Goal of the exercise: Locate each line in the records below that contains the word "Donation", and copy those lines.

Graph interpretation data

————

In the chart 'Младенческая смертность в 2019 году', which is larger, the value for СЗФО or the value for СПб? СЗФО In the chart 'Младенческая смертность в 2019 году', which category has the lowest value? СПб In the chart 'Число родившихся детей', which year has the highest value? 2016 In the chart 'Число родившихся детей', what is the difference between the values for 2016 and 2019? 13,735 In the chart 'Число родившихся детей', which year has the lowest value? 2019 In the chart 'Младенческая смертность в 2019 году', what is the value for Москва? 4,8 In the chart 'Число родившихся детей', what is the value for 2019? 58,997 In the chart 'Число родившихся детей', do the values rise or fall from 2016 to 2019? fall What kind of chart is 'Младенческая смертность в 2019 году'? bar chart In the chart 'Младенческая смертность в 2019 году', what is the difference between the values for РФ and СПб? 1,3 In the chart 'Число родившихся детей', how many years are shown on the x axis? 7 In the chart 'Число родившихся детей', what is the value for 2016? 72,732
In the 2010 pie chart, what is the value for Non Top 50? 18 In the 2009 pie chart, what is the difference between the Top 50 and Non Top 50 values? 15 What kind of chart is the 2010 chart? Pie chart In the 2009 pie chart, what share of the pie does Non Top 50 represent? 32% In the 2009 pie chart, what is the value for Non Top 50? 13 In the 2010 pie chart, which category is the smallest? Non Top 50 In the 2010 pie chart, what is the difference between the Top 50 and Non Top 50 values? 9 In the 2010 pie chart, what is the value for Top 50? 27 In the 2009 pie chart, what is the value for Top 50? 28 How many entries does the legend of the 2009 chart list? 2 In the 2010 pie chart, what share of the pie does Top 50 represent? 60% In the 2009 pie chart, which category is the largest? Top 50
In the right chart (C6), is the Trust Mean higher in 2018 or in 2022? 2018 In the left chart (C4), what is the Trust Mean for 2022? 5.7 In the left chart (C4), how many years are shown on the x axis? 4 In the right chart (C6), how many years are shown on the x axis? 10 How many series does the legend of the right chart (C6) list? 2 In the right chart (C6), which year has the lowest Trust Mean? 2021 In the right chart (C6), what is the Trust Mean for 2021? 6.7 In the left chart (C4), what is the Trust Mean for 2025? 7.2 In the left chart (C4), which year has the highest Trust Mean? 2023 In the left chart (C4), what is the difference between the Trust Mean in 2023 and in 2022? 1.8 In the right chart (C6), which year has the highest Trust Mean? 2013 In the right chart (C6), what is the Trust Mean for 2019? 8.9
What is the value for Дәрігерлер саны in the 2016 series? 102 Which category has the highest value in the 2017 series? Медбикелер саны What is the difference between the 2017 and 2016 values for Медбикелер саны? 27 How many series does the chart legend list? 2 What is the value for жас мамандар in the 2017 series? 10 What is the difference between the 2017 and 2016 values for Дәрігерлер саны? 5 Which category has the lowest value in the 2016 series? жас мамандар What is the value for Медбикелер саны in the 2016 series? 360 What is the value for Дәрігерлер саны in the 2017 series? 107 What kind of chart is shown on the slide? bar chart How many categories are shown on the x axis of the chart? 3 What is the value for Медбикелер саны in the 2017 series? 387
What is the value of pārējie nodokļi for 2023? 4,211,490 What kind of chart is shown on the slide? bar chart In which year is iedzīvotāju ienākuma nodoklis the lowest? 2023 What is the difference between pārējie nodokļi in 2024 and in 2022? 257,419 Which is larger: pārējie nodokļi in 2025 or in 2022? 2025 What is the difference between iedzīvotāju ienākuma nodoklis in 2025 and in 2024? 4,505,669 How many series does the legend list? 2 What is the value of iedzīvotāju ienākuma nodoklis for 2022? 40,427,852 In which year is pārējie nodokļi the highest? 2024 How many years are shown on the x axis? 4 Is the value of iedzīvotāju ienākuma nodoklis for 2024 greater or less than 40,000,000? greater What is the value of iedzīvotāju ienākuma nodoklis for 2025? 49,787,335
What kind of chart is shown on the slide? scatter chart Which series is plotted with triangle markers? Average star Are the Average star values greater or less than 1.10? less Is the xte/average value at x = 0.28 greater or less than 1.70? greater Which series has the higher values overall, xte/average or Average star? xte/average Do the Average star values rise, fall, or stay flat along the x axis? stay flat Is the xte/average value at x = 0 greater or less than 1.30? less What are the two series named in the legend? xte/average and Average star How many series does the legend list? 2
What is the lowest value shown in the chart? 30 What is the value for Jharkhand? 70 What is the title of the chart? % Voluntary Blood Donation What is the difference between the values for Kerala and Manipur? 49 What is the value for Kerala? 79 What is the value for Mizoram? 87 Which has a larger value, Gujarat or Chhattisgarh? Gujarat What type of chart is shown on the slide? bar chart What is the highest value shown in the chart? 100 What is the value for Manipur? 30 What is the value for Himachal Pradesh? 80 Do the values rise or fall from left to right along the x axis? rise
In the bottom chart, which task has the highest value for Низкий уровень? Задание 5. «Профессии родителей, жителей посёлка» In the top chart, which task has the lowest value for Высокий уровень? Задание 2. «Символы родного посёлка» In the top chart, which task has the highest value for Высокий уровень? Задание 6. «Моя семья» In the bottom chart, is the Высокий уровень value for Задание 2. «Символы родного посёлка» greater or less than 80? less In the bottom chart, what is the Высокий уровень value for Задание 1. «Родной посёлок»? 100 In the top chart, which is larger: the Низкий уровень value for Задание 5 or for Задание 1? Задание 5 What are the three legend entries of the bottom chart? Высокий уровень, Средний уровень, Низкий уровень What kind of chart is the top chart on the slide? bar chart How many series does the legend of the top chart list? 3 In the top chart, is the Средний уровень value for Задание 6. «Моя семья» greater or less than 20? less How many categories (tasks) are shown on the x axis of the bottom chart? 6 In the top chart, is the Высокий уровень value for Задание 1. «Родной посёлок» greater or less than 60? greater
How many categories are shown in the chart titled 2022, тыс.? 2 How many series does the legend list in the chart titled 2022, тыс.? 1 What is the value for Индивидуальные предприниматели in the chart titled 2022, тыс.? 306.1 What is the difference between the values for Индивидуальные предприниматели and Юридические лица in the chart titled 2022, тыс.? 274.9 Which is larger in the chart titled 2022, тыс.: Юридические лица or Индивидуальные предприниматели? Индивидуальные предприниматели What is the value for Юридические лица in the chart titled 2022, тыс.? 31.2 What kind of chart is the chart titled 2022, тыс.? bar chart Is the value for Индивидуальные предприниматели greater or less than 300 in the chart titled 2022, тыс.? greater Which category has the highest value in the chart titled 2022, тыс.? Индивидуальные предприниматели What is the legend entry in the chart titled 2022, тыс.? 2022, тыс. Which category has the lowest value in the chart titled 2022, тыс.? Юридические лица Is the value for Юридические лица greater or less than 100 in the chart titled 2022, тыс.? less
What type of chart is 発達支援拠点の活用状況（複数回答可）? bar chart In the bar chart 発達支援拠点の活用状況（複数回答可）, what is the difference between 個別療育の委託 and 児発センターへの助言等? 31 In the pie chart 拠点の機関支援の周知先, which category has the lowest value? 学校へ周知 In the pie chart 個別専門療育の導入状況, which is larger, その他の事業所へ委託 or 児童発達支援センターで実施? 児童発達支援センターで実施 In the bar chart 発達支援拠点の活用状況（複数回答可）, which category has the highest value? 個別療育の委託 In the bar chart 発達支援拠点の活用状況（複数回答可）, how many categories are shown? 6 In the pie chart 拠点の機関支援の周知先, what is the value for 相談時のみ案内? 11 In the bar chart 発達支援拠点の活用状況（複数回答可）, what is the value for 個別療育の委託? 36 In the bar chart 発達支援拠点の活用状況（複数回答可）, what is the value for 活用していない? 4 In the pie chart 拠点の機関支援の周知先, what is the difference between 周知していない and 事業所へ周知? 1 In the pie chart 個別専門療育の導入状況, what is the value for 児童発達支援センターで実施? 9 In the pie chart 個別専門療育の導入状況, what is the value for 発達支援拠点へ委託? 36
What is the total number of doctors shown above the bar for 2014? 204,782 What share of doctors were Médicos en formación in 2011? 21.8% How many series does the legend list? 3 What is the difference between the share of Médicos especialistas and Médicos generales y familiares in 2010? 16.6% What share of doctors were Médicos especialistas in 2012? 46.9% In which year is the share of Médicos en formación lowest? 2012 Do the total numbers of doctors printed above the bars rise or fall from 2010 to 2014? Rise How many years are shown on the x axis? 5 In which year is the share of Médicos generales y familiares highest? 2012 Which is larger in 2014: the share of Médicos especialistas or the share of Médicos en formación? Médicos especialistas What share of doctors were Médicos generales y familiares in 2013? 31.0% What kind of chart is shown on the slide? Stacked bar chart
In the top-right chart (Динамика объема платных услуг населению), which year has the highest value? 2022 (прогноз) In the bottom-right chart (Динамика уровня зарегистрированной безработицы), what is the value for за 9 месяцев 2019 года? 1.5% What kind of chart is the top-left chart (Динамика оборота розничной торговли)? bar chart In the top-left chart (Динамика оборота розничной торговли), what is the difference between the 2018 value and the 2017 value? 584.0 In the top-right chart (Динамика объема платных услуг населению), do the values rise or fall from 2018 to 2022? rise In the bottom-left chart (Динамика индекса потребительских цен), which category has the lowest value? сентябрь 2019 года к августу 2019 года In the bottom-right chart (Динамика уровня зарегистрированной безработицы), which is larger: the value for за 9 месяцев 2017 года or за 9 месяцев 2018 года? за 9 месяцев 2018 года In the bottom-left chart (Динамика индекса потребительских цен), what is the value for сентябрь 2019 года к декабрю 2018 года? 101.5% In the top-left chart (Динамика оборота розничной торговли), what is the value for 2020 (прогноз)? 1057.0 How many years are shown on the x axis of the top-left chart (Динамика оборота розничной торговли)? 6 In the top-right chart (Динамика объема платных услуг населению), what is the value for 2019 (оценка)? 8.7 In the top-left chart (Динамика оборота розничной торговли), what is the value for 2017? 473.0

————

Answer to this exercise:
What is the lowest value shown in the chart? 30 What is the value for Jharkhand? 70 What is the title of the chart? % Voluntary Blood Donation What is the difference between the values for Kerala and Manipur? 49 What is the value for Kerala? 79 What is the value for Mizoram? 87 Which has a larger value, Gujarat or Chhattisgarh? Gujarat What type of chart is shown on the slide? bar chart What is the highest value shown in the chart? 100 What is the value for Manipur? 30 What is the value for Himachal Pradesh? 80 Do the values rise or fall from left to right along the x axis? rise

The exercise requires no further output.